Linear Approximation and Triangles

[sarahjohnson]

http://postimg.org/image/kph8hls05/

I do not understand what the problem is asking. For the first part, how did they get the square roots?

Can you do all parts of the problem please?

Thank you for your help.

 

[HallsofIvy]

The problem says "At first the angle A is \(\displaystyle \pi/4\) radians = 45 degrees and B and the angle B is \(\displaystyle \pi/3\) radians= 60 degrees." They expect you to know that \(\displaystyle sin(\pi/4)= \sqrt{2}/2\) and \(\displaystyle sin(\pi/3)= \sqrt{3}/2\). Dividing, \(\displaystyle \frac{sin(A)}{sin(B)}= \frac{\sqrt{3}}{2}\frac{2}{\sqrt{2}}= \frac{\sqrt{3}}{\sqrt{2}}\).

 

[sarahjohnson]

Ok that makes sense, thank you

but what do I put into the boxes for implicit differentiation if sinA/sinB= that...

I'm sorry if this is a dumb question... I still don't understand what I am suppose to take the derivative of

 

[Deleted member 4993]

Ok that makes sense, thank you

but what do I put into the boxes for implicit differentiation if sinA/sinB= that...
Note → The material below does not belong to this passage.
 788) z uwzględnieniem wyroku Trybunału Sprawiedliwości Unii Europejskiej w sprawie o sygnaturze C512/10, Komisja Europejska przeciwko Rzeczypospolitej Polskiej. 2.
I'm sorry if this is a dumb question... I still don't understand what I am suppose to take the derivative of

sin(B) = (b/a) * sin(A) .........................................................................................(1)
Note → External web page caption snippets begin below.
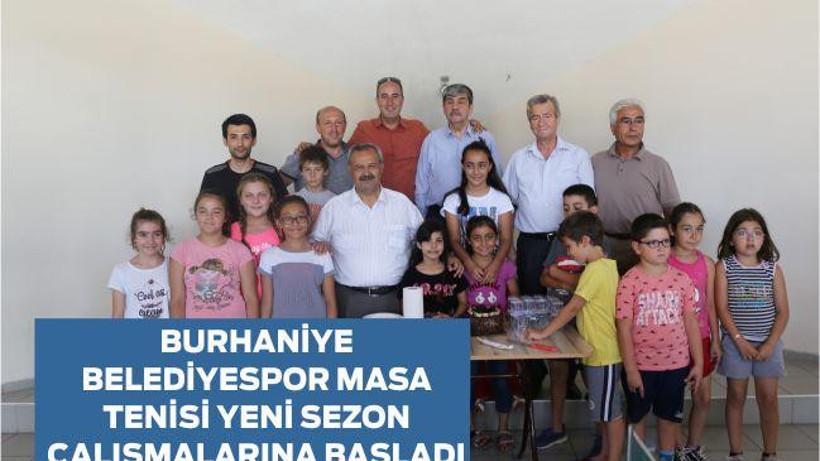BURHANİYE BELEDİYESPOR MASA TENİSİ YENİ SEZON ÇALIŞMALARINA BAŞLADI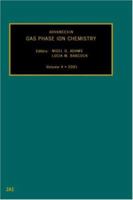Advances in Gas Phase Ion Chemistry 0444509291 Book Cover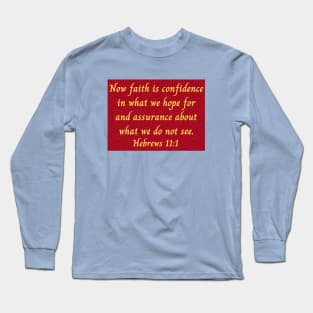 Bible Verse Hebrews 11:1 Long Sleeve T-Shirt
B = sin^-1[(b/a) * sin(A)]

Now differentiate B w.r.t. A to find dB/dA ..................... or do implicit differentiation of (1)
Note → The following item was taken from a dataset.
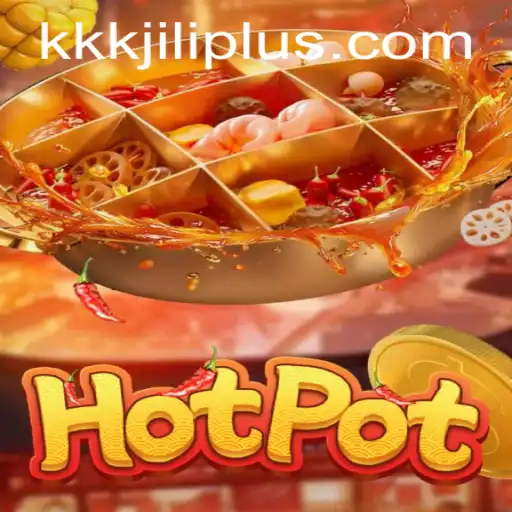 Discover Hotpot: A Thrilling Game Experience with the Latest Kkkjili Update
The question is very clear - in my opinion cannot be expressed any "clearer".

 

[lookagain]

They expect you to know that \(\displaystyle sin(\pi/4)= \sqrt{2}\)/\(\displaystyle \ 2\) and \(\displaystyle sin(\pi/3)= \sqrt{3}/2\). Dividing, \(\displaystyle \frac{sin(A)}{sin(B)}= \frac{\sqrt{3}}{2}\cdot\frac{2}{\sqrt{2}}= \frac{\sqrt{3}}{\sqrt{2}}\)

.
(Originally missing "/" for a fraction bar and missing some symbol to indicate multiplication between two fractions.)

 

[Deleted member 4993]

The problem says "At first the angle A is \(\displaystyle \pi/4\) radians = 45 degrees and B and the angle B is \(\displaystyle \pi/3\) radians= 60 degrees." They expect you to know that \(\displaystyle sin(\pi/4)= \sqrt{2}/2\) = sin(A)and \(\displaystyle sin(\pi/3)= \sqrt{3}/2\) = = sin(B). Dividing, \(\displaystyle \frac{sin(A)}{sin(B)}= \frac{\sqrt{3}}{2}\frac{2}{\sqrt{2}}= \frac{\sqrt{3}}{\sqrt{2}}\).

A small correction:

\(\displaystyle \frac{sin(A)}{sin(B)}= \ \dfrac{\frac{\sqrt{2}}{2}}{\frac{\sqrt{3}}{2}} \ = \frac{\sqrt{2}}{\sqrt{3}}\)

\(\displaystyle \dfrac{sin(B)}{sin(A)} \ = \ \dfrac{\sqrt{3}}{\sqrt{2}}\)

\(\displaystyle sin(B) \ = \ \dfrac{\sqrt{3}}{\sqrt{2}} \ * \ sin(A)\)

\(\displaystyle \cos(B) \ \dfrac{dB}{dA} \ = \ \dfrac{\sqrt{3}}{\sqrt{2}} \ * \cos(A)\)

Now continue.....